• _Page excerpt_
-----

Open frivoal opened 2 years ago

frivoal commented 2 years ago

As far as I can tell, parts of TPAC will be open for anybody to attend, and the statement that TPAC will be restricted to TPAC attendees only is not true, except in the tautological sense that TPAC will only be attended by people attending TPAC.

I am not terribly pleased that the assurance that TPAC would be restricted to TPAC attendees only appears not to be factual.

alexandralacourba commented 2 years ago

We will open the breakout sessions to the broader public, yes, but in that case they will join remotely. Here is the communication: "Breakouts that are requested to be public will be open to anyone to join remotely, free of charge, without a TPAC registration." I will state this on the participation page for more clarity.

The developer meetup in part of the TPAC meeting and the same health rules will apply to the participants. The link is not on the TPAC page right now, but will be early this week. We are finalizing the website and content.

alexandralacourba commented 2 years ago

Modification made: https://www.w3.org/2022/09/TPAC/participation.html#breakout

frivoal commented 2 years ago

Thanks, the clarification for the breakouts help.

For the developer meetup, it will be open to the broader public for in person participation, right? I don't understand how that is not a contradiction of "The whole event (meeting and social events) will be restricted to TPAC attendees only."

-----

• _Data section_

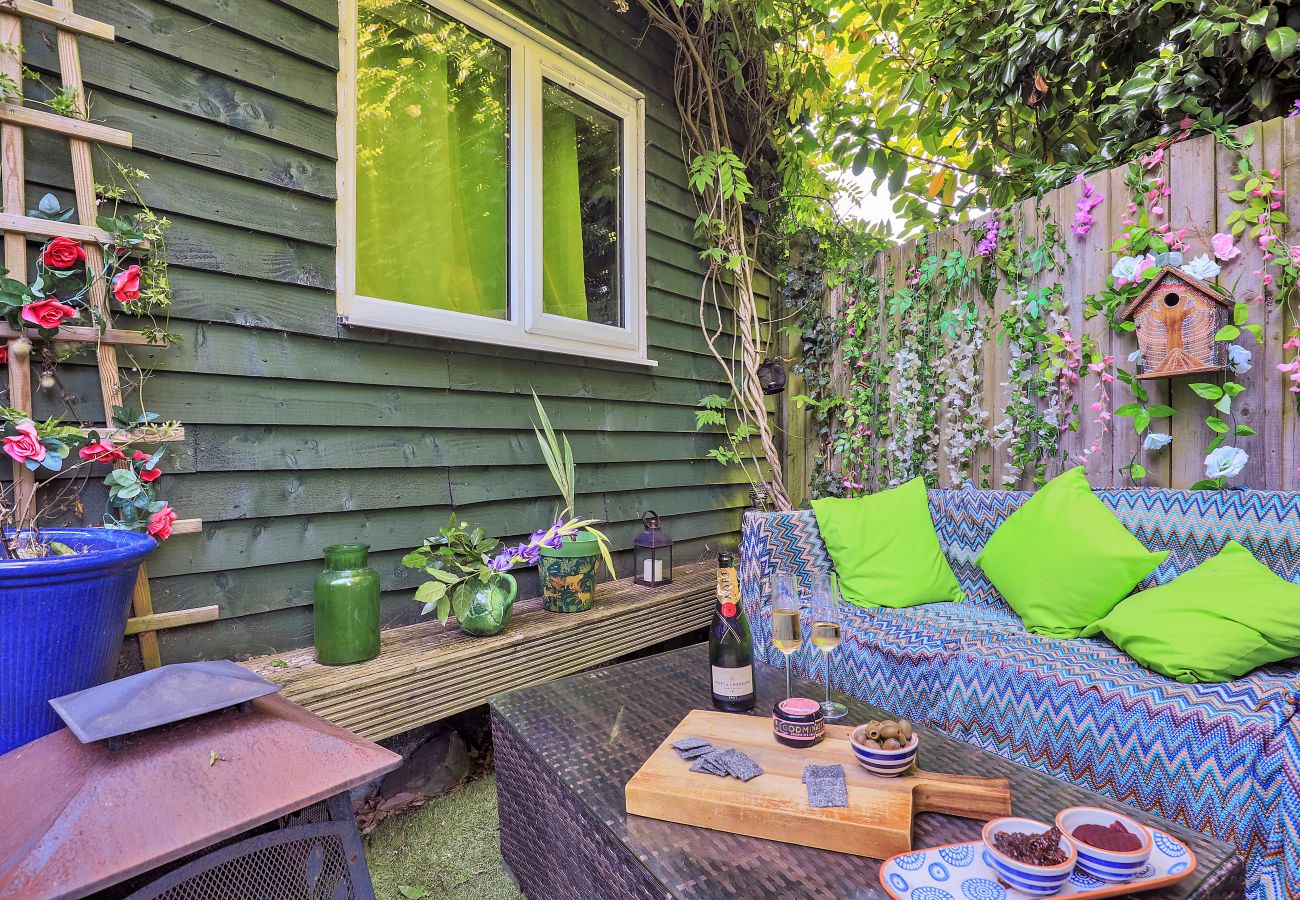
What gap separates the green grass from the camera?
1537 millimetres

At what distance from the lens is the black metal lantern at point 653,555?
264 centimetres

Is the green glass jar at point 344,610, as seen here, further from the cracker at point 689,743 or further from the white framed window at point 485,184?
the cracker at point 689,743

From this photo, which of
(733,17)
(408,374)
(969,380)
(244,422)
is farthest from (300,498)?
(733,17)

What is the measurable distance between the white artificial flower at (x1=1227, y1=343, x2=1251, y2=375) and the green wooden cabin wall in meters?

-----

• _To do_
Continue the TPAC attendance thread above, starting right after its last comment.

• _Exercise answer_
alexandralacourba commented 2 years ago

The dev meetup is part of TPAC, and meetup attendees will register for this TPAC event. "The whole event (meeting and social events) will be restricted to TPAC attendees only." means that only people registered to a TPAC event will be able to attend TPAC (not family members, nor friends nor significant others..").

frivoal commented 2 years ago

I see. While I now understand why the sentence is technically true, that seems confusing and inappropriate to me.

To me, the point of having an event be restricted to participants was that the only people who'd attend are people that we know ahead of time, can communicate to before the event, and with who we will be able to communicate with after the event. They're part of the community, we collectively know each other personally, we can largely depend on trust, and should trust be breached, we can escalate to known people (AC Reps), follow up, etc.

Under that logic, letting a known W3C member come with their child, and occasionally (at lunch, between two rounds of babysitter…) is fine, but letting in an arbitrary person who happens to live in or near Vancouver in is not.

But it looks like our rule is the other way around. Technically, once the arbitrary local person signs up, they are a participant, and the child of the w3c member is not. But from a health protocol point of view, to me it seems to be the opposite of what we should be doing.

alexandralacourba commented 2 years ago

Every attendees coming at TPAC will have to fill in the registration form and will agree to all the health rules and all the actions they should do. Children, SOs, friends will not register and we have no way to control the health rules aspects for them. We needed to set up rules and be consistent. We set up rules, we need that every person attending the event respect them. Bringing external people who do not participate actively to the meeting and do not register to attend sessions should not participate in that pandemic context.